ヤクルトの石川雅規が、27日の巨人戦で今季初登板・初先発を迎える(写真はイメージ)
ヤクルトの石川雅規投手が、27日の巨人戦(神宮)で今季初登板・初先発を迎える。
46歳となった今季も勝利を挙げれば、自身が持つプロ野球記録を更新する25年連続勝利となる。そして、その先にある大きな目標が通算200勝だ。
昨季までに188勝を積み上げ、節目までは残り12勝。では、石川が挑んでいる200勝は、どれほど特別な記録なのだろうか。
日本プロ野球(NPB単独)で通算200勝を達成した投手は、長い歴史の中でもこれまでに24人しかいない。
歴代最多は国鉄、巨人で活躍した金田正一氏の400勝。
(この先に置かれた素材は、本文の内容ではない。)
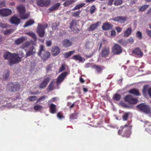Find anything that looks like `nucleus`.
Segmentation results:
<instances>
[{
	"label": "nucleus",
	"mask_w": 151,
	"mask_h": 151,
	"mask_svg": "<svg viewBox=\"0 0 151 151\" xmlns=\"http://www.w3.org/2000/svg\"><path fill=\"white\" fill-rule=\"evenodd\" d=\"M4 57L5 60H9V64L11 65L21 61V58L15 53L12 54L9 52H6L4 53Z\"/></svg>",
	"instance_id": "1"
},
{
	"label": "nucleus",
	"mask_w": 151,
	"mask_h": 151,
	"mask_svg": "<svg viewBox=\"0 0 151 151\" xmlns=\"http://www.w3.org/2000/svg\"><path fill=\"white\" fill-rule=\"evenodd\" d=\"M132 127L131 122L128 121L125 125L122 126L121 127V129H120L118 131V134L121 135L123 130L125 128H126V131L123 134V136L127 138L129 137L131 134L130 130Z\"/></svg>",
	"instance_id": "2"
},
{
	"label": "nucleus",
	"mask_w": 151,
	"mask_h": 151,
	"mask_svg": "<svg viewBox=\"0 0 151 151\" xmlns=\"http://www.w3.org/2000/svg\"><path fill=\"white\" fill-rule=\"evenodd\" d=\"M48 27L47 24H43L38 23L37 28L36 32L40 37H43L45 34V30Z\"/></svg>",
	"instance_id": "3"
},
{
	"label": "nucleus",
	"mask_w": 151,
	"mask_h": 151,
	"mask_svg": "<svg viewBox=\"0 0 151 151\" xmlns=\"http://www.w3.org/2000/svg\"><path fill=\"white\" fill-rule=\"evenodd\" d=\"M7 87L9 88L11 92H15L19 89L20 85L18 82L9 83L7 85Z\"/></svg>",
	"instance_id": "4"
},
{
	"label": "nucleus",
	"mask_w": 151,
	"mask_h": 151,
	"mask_svg": "<svg viewBox=\"0 0 151 151\" xmlns=\"http://www.w3.org/2000/svg\"><path fill=\"white\" fill-rule=\"evenodd\" d=\"M137 108L141 111L147 113H149L150 109L149 106L145 103H141L137 106Z\"/></svg>",
	"instance_id": "5"
},
{
	"label": "nucleus",
	"mask_w": 151,
	"mask_h": 151,
	"mask_svg": "<svg viewBox=\"0 0 151 151\" xmlns=\"http://www.w3.org/2000/svg\"><path fill=\"white\" fill-rule=\"evenodd\" d=\"M124 101L131 104H134L137 103L138 100L134 98L132 96L128 95L125 96L124 98Z\"/></svg>",
	"instance_id": "6"
},
{
	"label": "nucleus",
	"mask_w": 151,
	"mask_h": 151,
	"mask_svg": "<svg viewBox=\"0 0 151 151\" xmlns=\"http://www.w3.org/2000/svg\"><path fill=\"white\" fill-rule=\"evenodd\" d=\"M122 52V48L118 45L115 44L112 48V52L114 55H118Z\"/></svg>",
	"instance_id": "7"
},
{
	"label": "nucleus",
	"mask_w": 151,
	"mask_h": 151,
	"mask_svg": "<svg viewBox=\"0 0 151 151\" xmlns=\"http://www.w3.org/2000/svg\"><path fill=\"white\" fill-rule=\"evenodd\" d=\"M68 74L67 72H65L63 73L59 76L57 79V84H58L62 82L64 80Z\"/></svg>",
	"instance_id": "8"
},
{
	"label": "nucleus",
	"mask_w": 151,
	"mask_h": 151,
	"mask_svg": "<svg viewBox=\"0 0 151 151\" xmlns=\"http://www.w3.org/2000/svg\"><path fill=\"white\" fill-rule=\"evenodd\" d=\"M127 19V17L126 16H117L113 18L112 20L114 22H119L121 23H124Z\"/></svg>",
	"instance_id": "9"
},
{
	"label": "nucleus",
	"mask_w": 151,
	"mask_h": 151,
	"mask_svg": "<svg viewBox=\"0 0 151 151\" xmlns=\"http://www.w3.org/2000/svg\"><path fill=\"white\" fill-rule=\"evenodd\" d=\"M11 13V10L8 9H2L0 10V14L3 17L10 15Z\"/></svg>",
	"instance_id": "10"
},
{
	"label": "nucleus",
	"mask_w": 151,
	"mask_h": 151,
	"mask_svg": "<svg viewBox=\"0 0 151 151\" xmlns=\"http://www.w3.org/2000/svg\"><path fill=\"white\" fill-rule=\"evenodd\" d=\"M110 49L108 47L104 46L103 47L101 52V55L102 57H107L109 53Z\"/></svg>",
	"instance_id": "11"
},
{
	"label": "nucleus",
	"mask_w": 151,
	"mask_h": 151,
	"mask_svg": "<svg viewBox=\"0 0 151 151\" xmlns=\"http://www.w3.org/2000/svg\"><path fill=\"white\" fill-rule=\"evenodd\" d=\"M50 80V78L49 77H47L44 78L42 82L40 85L39 88H45L47 86Z\"/></svg>",
	"instance_id": "12"
},
{
	"label": "nucleus",
	"mask_w": 151,
	"mask_h": 151,
	"mask_svg": "<svg viewBox=\"0 0 151 151\" xmlns=\"http://www.w3.org/2000/svg\"><path fill=\"white\" fill-rule=\"evenodd\" d=\"M50 53L48 51H44L40 55L41 58L44 61L47 60L48 58L50 57Z\"/></svg>",
	"instance_id": "13"
},
{
	"label": "nucleus",
	"mask_w": 151,
	"mask_h": 151,
	"mask_svg": "<svg viewBox=\"0 0 151 151\" xmlns=\"http://www.w3.org/2000/svg\"><path fill=\"white\" fill-rule=\"evenodd\" d=\"M113 26L111 24L108 22H106L103 23L102 26V29L104 30H109L112 29Z\"/></svg>",
	"instance_id": "14"
},
{
	"label": "nucleus",
	"mask_w": 151,
	"mask_h": 151,
	"mask_svg": "<svg viewBox=\"0 0 151 151\" xmlns=\"http://www.w3.org/2000/svg\"><path fill=\"white\" fill-rule=\"evenodd\" d=\"M10 22L12 24L18 25L20 23V19L17 17L13 16L11 18Z\"/></svg>",
	"instance_id": "15"
},
{
	"label": "nucleus",
	"mask_w": 151,
	"mask_h": 151,
	"mask_svg": "<svg viewBox=\"0 0 151 151\" xmlns=\"http://www.w3.org/2000/svg\"><path fill=\"white\" fill-rule=\"evenodd\" d=\"M100 24V22H98L95 24H92L88 28V30L91 31L94 30L95 29L97 28Z\"/></svg>",
	"instance_id": "16"
},
{
	"label": "nucleus",
	"mask_w": 151,
	"mask_h": 151,
	"mask_svg": "<svg viewBox=\"0 0 151 151\" xmlns=\"http://www.w3.org/2000/svg\"><path fill=\"white\" fill-rule=\"evenodd\" d=\"M52 55L56 56L60 53V49L58 47L54 46L52 48Z\"/></svg>",
	"instance_id": "17"
},
{
	"label": "nucleus",
	"mask_w": 151,
	"mask_h": 151,
	"mask_svg": "<svg viewBox=\"0 0 151 151\" xmlns=\"http://www.w3.org/2000/svg\"><path fill=\"white\" fill-rule=\"evenodd\" d=\"M132 52L133 53L137 55L140 57H142L143 55V52L140 49L138 48H135L133 50Z\"/></svg>",
	"instance_id": "18"
},
{
	"label": "nucleus",
	"mask_w": 151,
	"mask_h": 151,
	"mask_svg": "<svg viewBox=\"0 0 151 151\" xmlns=\"http://www.w3.org/2000/svg\"><path fill=\"white\" fill-rule=\"evenodd\" d=\"M35 50L34 47L33 46H32L30 47L28 51L27 52L25 55V57H27L35 53Z\"/></svg>",
	"instance_id": "19"
},
{
	"label": "nucleus",
	"mask_w": 151,
	"mask_h": 151,
	"mask_svg": "<svg viewBox=\"0 0 151 151\" xmlns=\"http://www.w3.org/2000/svg\"><path fill=\"white\" fill-rule=\"evenodd\" d=\"M132 31V29L131 27L127 28L124 32V37H127L131 35Z\"/></svg>",
	"instance_id": "20"
},
{
	"label": "nucleus",
	"mask_w": 151,
	"mask_h": 151,
	"mask_svg": "<svg viewBox=\"0 0 151 151\" xmlns=\"http://www.w3.org/2000/svg\"><path fill=\"white\" fill-rule=\"evenodd\" d=\"M17 9L19 14L24 13L25 12V9L24 6L22 4H21L17 7Z\"/></svg>",
	"instance_id": "21"
},
{
	"label": "nucleus",
	"mask_w": 151,
	"mask_h": 151,
	"mask_svg": "<svg viewBox=\"0 0 151 151\" xmlns=\"http://www.w3.org/2000/svg\"><path fill=\"white\" fill-rule=\"evenodd\" d=\"M26 40L24 37H22L14 41L15 44L19 45L25 41Z\"/></svg>",
	"instance_id": "22"
},
{
	"label": "nucleus",
	"mask_w": 151,
	"mask_h": 151,
	"mask_svg": "<svg viewBox=\"0 0 151 151\" xmlns=\"http://www.w3.org/2000/svg\"><path fill=\"white\" fill-rule=\"evenodd\" d=\"M57 109L56 106L53 104H51L50 106V111L52 114H54L56 113Z\"/></svg>",
	"instance_id": "23"
},
{
	"label": "nucleus",
	"mask_w": 151,
	"mask_h": 151,
	"mask_svg": "<svg viewBox=\"0 0 151 151\" xmlns=\"http://www.w3.org/2000/svg\"><path fill=\"white\" fill-rule=\"evenodd\" d=\"M72 42L69 40L65 39L63 42V46L65 47H69L71 45Z\"/></svg>",
	"instance_id": "24"
},
{
	"label": "nucleus",
	"mask_w": 151,
	"mask_h": 151,
	"mask_svg": "<svg viewBox=\"0 0 151 151\" xmlns=\"http://www.w3.org/2000/svg\"><path fill=\"white\" fill-rule=\"evenodd\" d=\"M60 5V3H57L55 4L54 5L50 7L49 9V10L50 12L57 10Z\"/></svg>",
	"instance_id": "25"
},
{
	"label": "nucleus",
	"mask_w": 151,
	"mask_h": 151,
	"mask_svg": "<svg viewBox=\"0 0 151 151\" xmlns=\"http://www.w3.org/2000/svg\"><path fill=\"white\" fill-rule=\"evenodd\" d=\"M129 93H131L135 96H140V94L139 93V91L135 88H133L129 90Z\"/></svg>",
	"instance_id": "26"
},
{
	"label": "nucleus",
	"mask_w": 151,
	"mask_h": 151,
	"mask_svg": "<svg viewBox=\"0 0 151 151\" xmlns=\"http://www.w3.org/2000/svg\"><path fill=\"white\" fill-rule=\"evenodd\" d=\"M72 59L75 60H78L79 62H81L83 60V58L80 55H74Z\"/></svg>",
	"instance_id": "27"
},
{
	"label": "nucleus",
	"mask_w": 151,
	"mask_h": 151,
	"mask_svg": "<svg viewBox=\"0 0 151 151\" xmlns=\"http://www.w3.org/2000/svg\"><path fill=\"white\" fill-rule=\"evenodd\" d=\"M93 68L95 69L98 73H101L103 68H102L100 66L96 65H95L93 66Z\"/></svg>",
	"instance_id": "28"
},
{
	"label": "nucleus",
	"mask_w": 151,
	"mask_h": 151,
	"mask_svg": "<svg viewBox=\"0 0 151 151\" xmlns=\"http://www.w3.org/2000/svg\"><path fill=\"white\" fill-rule=\"evenodd\" d=\"M35 23L33 20L30 19L29 21L26 22L25 24L24 25V27H26L28 26H30Z\"/></svg>",
	"instance_id": "29"
},
{
	"label": "nucleus",
	"mask_w": 151,
	"mask_h": 151,
	"mask_svg": "<svg viewBox=\"0 0 151 151\" xmlns=\"http://www.w3.org/2000/svg\"><path fill=\"white\" fill-rule=\"evenodd\" d=\"M85 5V3H81L76 6L72 9L73 11L82 8Z\"/></svg>",
	"instance_id": "30"
},
{
	"label": "nucleus",
	"mask_w": 151,
	"mask_h": 151,
	"mask_svg": "<svg viewBox=\"0 0 151 151\" xmlns=\"http://www.w3.org/2000/svg\"><path fill=\"white\" fill-rule=\"evenodd\" d=\"M121 98V95L118 93L115 94L113 96V99L116 101H119Z\"/></svg>",
	"instance_id": "31"
},
{
	"label": "nucleus",
	"mask_w": 151,
	"mask_h": 151,
	"mask_svg": "<svg viewBox=\"0 0 151 151\" xmlns=\"http://www.w3.org/2000/svg\"><path fill=\"white\" fill-rule=\"evenodd\" d=\"M75 1V0H70L67 1L63 3V5L65 7H66L69 6L70 5L74 3Z\"/></svg>",
	"instance_id": "32"
},
{
	"label": "nucleus",
	"mask_w": 151,
	"mask_h": 151,
	"mask_svg": "<svg viewBox=\"0 0 151 151\" xmlns=\"http://www.w3.org/2000/svg\"><path fill=\"white\" fill-rule=\"evenodd\" d=\"M26 34L31 37L34 40H37V37L35 34L33 32H28Z\"/></svg>",
	"instance_id": "33"
},
{
	"label": "nucleus",
	"mask_w": 151,
	"mask_h": 151,
	"mask_svg": "<svg viewBox=\"0 0 151 151\" xmlns=\"http://www.w3.org/2000/svg\"><path fill=\"white\" fill-rule=\"evenodd\" d=\"M76 24L77 23L76 22V20H73L70 23V25L69 27L70 28L72 29L73 28H74V27H75L76 26Z\"/></svg>",
	"instance_id": "34"
},
{
	"label": "nucleus",
	"mask_w": 151,
	"mask_h": 151,
	"mask_svg": "<svg viewBox=\"0 0 151 151\" xmlns=\"http://www.w3.org/2000/svg\"><path fill=\"white\" fill-rule=\"evenodd\" d=\"M75 52V51H70L68 52H65L64 55L65 58H68Z\"/></svg>",
	"instance_id": "35"
},
{
	"label": "nucleus",
	"mask_w": 151,
	"mask_h": 151,
	"mask_svg": "<svg viewBox=\"0 0 151 151\" xmlns=\"http://www.w3.org/2000/svg\"><path fill=\"white\" fill-rule=\"evenodd\" d=\"M78 113H74L70 115V119L71 120H73L77 119L78 117Z\"/></svg>",
	"instance_id": "36"
},
{
	"label": "nucleus",
	"mask_w": 151,
	"mask_h": 151,
	"mask_svg": "<svg viewBox=\"0 0 151 151\" xmlns=\"http://www.w3.org/2000/svg\"><path fill=\"white\" fill-rule=\"evenodd\" d=\"M48 91H52L54 88V84L53 82L52 81L48 87Z\"/></svg>",
	"instance_id": "37"
},
{
	"label": "nucleus",
	"mask_w": 151,
	"mask_h": 151,
	"mask_svg": "<svg viewBox=\"0 0 151 151\" xmlns=\"http://www.w3.org/2000/svg\"><path fill=\"white\" fill-rule=\"evenodd\" d=\"M81 12V11L78 10V11L72 12V16L75 17H78Z\"/></svg>",
	"instance_id": "38"
},
{
	"label": "nucleus",
	"mask_w": 151,
	"mask_h": 151,
	"mask_svg": "<svg viewBox=\"0 0 151 151\" xmlns=\"http://www.w3.org/2000/svg\"><path fill=\"white\" fill-rule=\"evenodd\" d=\"M20 17L21 19H24L27 18L29 17L28 14H25L24 13H23L20 14Z\"/></svg>",
	"instance_id": "39"
},
{
	"label": "nucleus",
	"mask_w": 151,
	"mask_h": 151,
	"mask_svg": "<svg viewBox=\"0 0 151 151\" xmlns=\"http://www.w3.org/2000/svg\"><path fill=\"white\" fill-rule=\"evenodd\" d=\"M148 7V6L147 5H145L141 6L139 9V12H143L145 11Z\"/></svg>",
	"instance_id": "40"
},
{
	"label": "nucleus",
	"mask_w": 151,
	"mask_h": 151,
	"mask_svg": "<svg viewBox=\"0 0 151 151\" xmlns=\"http://www.w3.org/2000/svg\"><path fill=\"white\" fill-rule=\"evenodd\" d=\"M57 116L60 119L64 118V116L63 115V114L61 112L57 113Z\"/></svg>",
	"instance_id": "41"
},
{
	"label": "nucleus",
	"mask_w": 151,
	"mask_h": 151,
	"mask_svg": "<svg viewBox=\"0 0 151 151\" xmlns=\"http://www.w3.org/2000/svg\"><path fill=\"white\" fill-rule=\"evenodd\" d=\"M42 108V107L40 105H37L35 106L34 107V110L36 111H39Z\"/></svg>",
	"instance_id": "42"
},
{
	"label": "nucleus",
	"mask_w": 151,
	"mask_h": 151,
	"mask_svg": "<svg viewBox=\"0 0 151 151\" xmlns=\"http://www.w3.org/2000/svg\"><path fill=\"white\" fill-rule=\"evenodd\" d=\"M122 0H115L114 4L115 6H118L122 4Z\"/></svg>",
	"instance_id": "43"
},
{
	"label": "nucleus",
	"mask_w": 151,
	"mask_h": 151,
	"mask_svg": "<svg viewBox=\"0 0 151 151\" xmlns=\"http://www.w3.org/2000/svg\"><path fill=\"white\" fill-rule=\"evenodd\" d=\"M129 113H125L123 115L122 118L124 121H127L129 117Z\"/></svg>",
	"instance_id": "44"
},
{
	"label": "nucleus",
	"mask_w": 151,
	"mask_h": 151,
	"mask_svg": "<svg viewBox=\"0 0 151 151\" xmlns=\"http://www.w3.org/2000/svg\"><path fill=\"white\" fill-rule=\"evenodd\" d=\"M44 0H38L37 1V4L39 6L43 7Z\"/></svg>",
	"instance_id": "45"
},
{
	"label": "nucleus",
	"mask_w": 151,
	"mask_h": 151,
	"mask_svg": "<svg viewBox=\"0 0 151 151\" xmlns=\"http://www.w3.org/2000/svg\"><path fill=\"white\" fill-rule=\"evenodd\" d=\"M28 99L29 101H34L37 99L36 96H30L29 97Z\"/></svg>",
	"instance_id": "46"
},
{
	"label": "nucleus",
	"mask_w": 151,
	"mask_h": 151,
	"mask_svg": "<svg viewBox=\"0 0 151 151\" xmlns=\"http://www.w3.org/2000/svg\"><path fill=\"white\" fill-rule=\"evenodd\" d=\"M50 3V1L48 0H44L43 6H47L49 5Z\"/></svg>",
	"instance_id": "47"
},
{
	"label": "nucleus",
	"mask_w": 151,
	"mask_h": 151,
	"mask_svg": "<svg viewBox=\"0 0 151 151\" xmlns=\"http://www.w3.org/2000/svg\"><path fill=\"white\" fill-rule=\"evenodd\" d=\"M93 45L91 42L89 41H88L86 42L85 44V46L87 48H89L93 47Z\"/></svg>",
	"instance_id": "48"
},
{
	"label": "nucleus",
	"mask_w": 151,
	"mask_h": 151,
	"mask_svg": "<svg viewBox=\"0 0 151 151\" xmlns=\"http://www.w3.org/2000/svg\"><path fill=\"white\" fill-rule=\"evenodd\" d=\"M95 7L94 5L92 6L90 9V12L91 14H93L95 11Z\"/></svg>",
	"instance_id": "49"
},
{
	"label": "nucleus",
	"mask_w": 151,
	"mask_h": 151,
	"mask_svg": "<svg viewBox=\"0 0 151 151\" xmlns=\"http://www.w3.org/2000/svg\"><path fill=\"white\" fill-rule=\"evenodd\" d=\"M44 51V46L42 45L40 46V49L39 50V52L38 53V55H40Z\"/></svg>",
	"instance_id": "50"
},
{
	"label": "nucleus",
	"mask_w": 151,
	"mask_h": 151,
	"mask_svg": "<svg viewBox=\"0 0 151 151\" xmlns=\"http://www.w3.org/2000/svg\"><path fill=\"white\" fill-rule=\"evenodd\" d=\"M47 97L46 96H42L40 98L37 99L36 101V103H38L41 101H43L45 99V98Z\"/></svg>",
	"instance_id": "51"
},
{
	"label": "nucleus",
	"mask_w": 151,
	"mask_h": 151,
	"mask_svg": "<svg viewBox=\"0 0 151 151\" xmlns=\"http://www.w3.org/2000/svg\"><path fill=\"white\" fill-rule=\"evenodd\" d=\"M136 34L137 37L138 39L140 40L142 39V34L141 32L139 31L137 32Z\"/></svg>",
	"instance_id": "52"
},
{
	"label": "nucleus",
	"mask_w": 151,
	"mask_h": 151,
	"mask_svg": "<svg viewBox=\"0 0 151 151\" xmlns=\"http://www.w3.org/2000/svg\"><path fill=\"white\" fill-rule=\"evenodd\" d=\"M148 88V86L147 85H145L144 86L142 90V92L143 94H145Z\"/></svg>",
	"instance_id": "53"
},
{
	"label": "nucleus",
	"mask_w": 151,
	"mask_h": 151,
	"mask_svg": "<svg viewBox=\"0 0 151 151\" xmlns=\"http://www.w3.org/2000/svg\"><path fill=\"white\" fill-rule=\"evenodd\" d=\"M13 30L11 29L5 31L4 33V35H7L10 34L11 32H13Z\"/></svg>",
	"instance_id": "54"
},
{
	"label": "nucleus",
	"mask_w": 151,
	"mask_h": 151,
	"mask_svg": "<svg viewBox=\"0 0 151 151\" xmlns=\"http://www.w3.org/2000/svg\"><path fill=\"white\" fill-rule=\"evenodd\" d=\"M146 130L151 134V125H150L146 129Z\"/></svg>",
	"instance_id": "55"
},
{
	"label": "nucleus",
	"mask_w": 151,
	"mask_h": 151,
	"mask_svg": "<svg viewBox=\"0 0 151 151\" xmlns=\"http://www.w3.org/2000/svg\"><path fill=\"white\" fill-rule=\"evenodd\" d=\"M9 71H8L5 74V75L3 76V78L5 79H7L9 77Z\"/></svg>",
	"instance_id": "56"
},
{
	"label": "nucleus",
	"mask_w": 151,
	"mask_h": 151,
	"mask_svg": "<svg viewBox=\"0 0 151 151\" xmlns=\"http://www.w3.org/2000/svg\"><path fill=\"white\" fill-rule=\"evenodd\" d=\"M65 67L64 65H62L61 66L59 69V72H60L63 71L64 70H65Z\"/></svg>",
	"instance_id": "57"
},
{
	"label": "nucleus",
	"mask_w": 151,
	"mask_h": 151,
	"mask_svg": "<svg viewBox=\"0 0 151 151\" xmlns=\"http://www.w3.org/2000/svg\"><path fill=\"white\" fill-rule=\"evenodd\" d=\"M46 44L47 46L50 47L51 45L52 42L51 40L47 41L46 42Z\"/></svg>",
	"instance_id": "58"
},
{
	"label": "nucleus",
	"mask_w": 151,
	"mask_h": 151,
	"mask_svg": "<svg viewBox=\"0 0 151 151\" xmlns=\"http://www.w3.org/2000/svg\"><path fill=\"white\" fill-rule=\"evenodd\" d=\"M119 42L122 45H125L127 43L126 42L122 39L120 40H119Z\"/></svg>",
	"instance_id": "59"
},
{
	"label": "nucleus",
	"mask_w": 151,
	"mask_h": 151,
	"mask_svg": "<svg viewBox=\"0 0 151 151\" xmlns=\"http://www.w3.org/2000/svg\"><path fill=\"white\" fill-rule=\"evenodd\" d=\"M114 0H108V2L107 3V5L110 6H111L113 4V1Z\"/></svg>",
	"instance_id": "60"
},
{
	"label": "nucleus",
	"mask_w": 151,
	"mask_h": 151,
	"mask_svg": "<svg viewBox=\"0 0 151 151\" xmlns=\"http://www.w3.org/2000/svg\"><path fill=\"white\" fill-rule=\"evenodd\" d=\"M5 5V2L4 1L0 2V8L4 6Z\"/></svg>",
	"instance_id": "61"
},
{
	"label": "nucleus",
	"mask_w": 151,
	"mask_h": 151,
	"mask_svg": "<svg viewBox=\"0 0 151 151\" xmlns=\"http://www.w3.org/2000/svg\"><path fill=\"white\" fill-rule=\"evenodd\" d=\"M147 92L151 98V88H150L148 89Z\"/></svg>",
	"instance_id": "62"
},
{
	"label": "nucleus",
	"mask_w": 151,
	"mask_h": 151,
	"mask_svg": "<svg viewBox=\"0 0 151 151\" xmlns=\"http://www.w3.org/2000/svg\"><path fill=\"white\" fill-rule=\"evenodd\" d=\"M116 29L118 32H120L122 30V29L119 27H116Z\"/></svg>",
	"instance_id": "63"
},
{
	"label": "nucleus",
	"mask_w": 151,
	"mask_h": 151,
	"mask_svg": "<svg viewBox=\"0 0 151 151\" xmlns=\"http://www.w3.org/2000/svg\"><path fill=\"white\" fill-rule=\"evenodd\" d=\"M146 32L149 36L151 37V30L147 29Z\"/></svg>",
	"instance_id": "64"
}]
</instances>
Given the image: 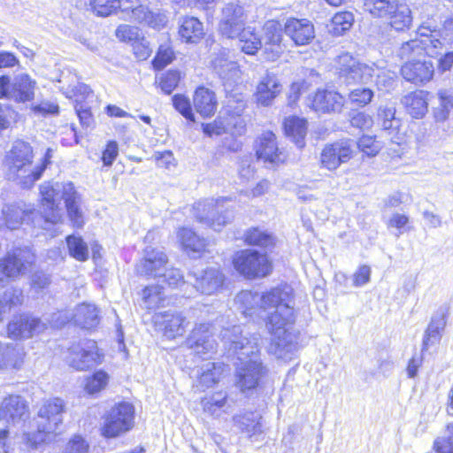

米田哲也氏が350勝、小山正明氏が320勝、鈴木啓示氏が317勝で続く。先発投手が年間を通して数多くの登板を重ねた時代とはいえ、いずれも現代では想像することさえ難しい数字だ。
比較的近い時代では、広島一筋で213勝を挙げた北別府学氏、ダイエーや巨人、西武などで通算224勝を記録した工藤公康氏らが200勝に到達している。
NPBだけで最後に達成したのは、中日の山本昌氏だ。2008年8月4日の巨人戦で、42歳11カ月にして通算200勝に到達。その後も現役を続け、最終的に219勝まで記録を伸ばした。
一方、日本とメジャーリーグでの勝利を合算した「日米通算200勝」では、野茂英雄氏が2005年に日本人選手として初めて達成。2016年には広島とドジャース、ヤンキースで活躍した黒田博樹氏が続いた。黒田氏はNPBで124勝、MLBで79勝を挙げ、日米通算203勝を記録している。
その後、2024年にはダルビッシュ有、2025年には田中将大が到達。田中は楽天とヤンキースで白星を重ね、史上4人目の日米通算200勝投手となった。
ただし、NPBのみで200勝を挙げた投手は、2008年の山本昌氏を最後に誕生していない。投手の分業化が進み、先発投手の登板数や投球回が減少した現代において、200勝は以前にも増して到達困難な記録になっている。
石川が200勝に到達すれば、NPBでは山本昌氏以来、史上25人目の快挙となる。近年の勝利数を考えれば、残り12勝への道のりが険しいことは間違いない。
それでも、身長167センチの左腕は、長年にわたって体格や年齢という壁を乗り越えてきた。まずは前人未到の25年連続勝利へ。46歳の“小さな大投手”が、再び大記録への一歩を踏み出す。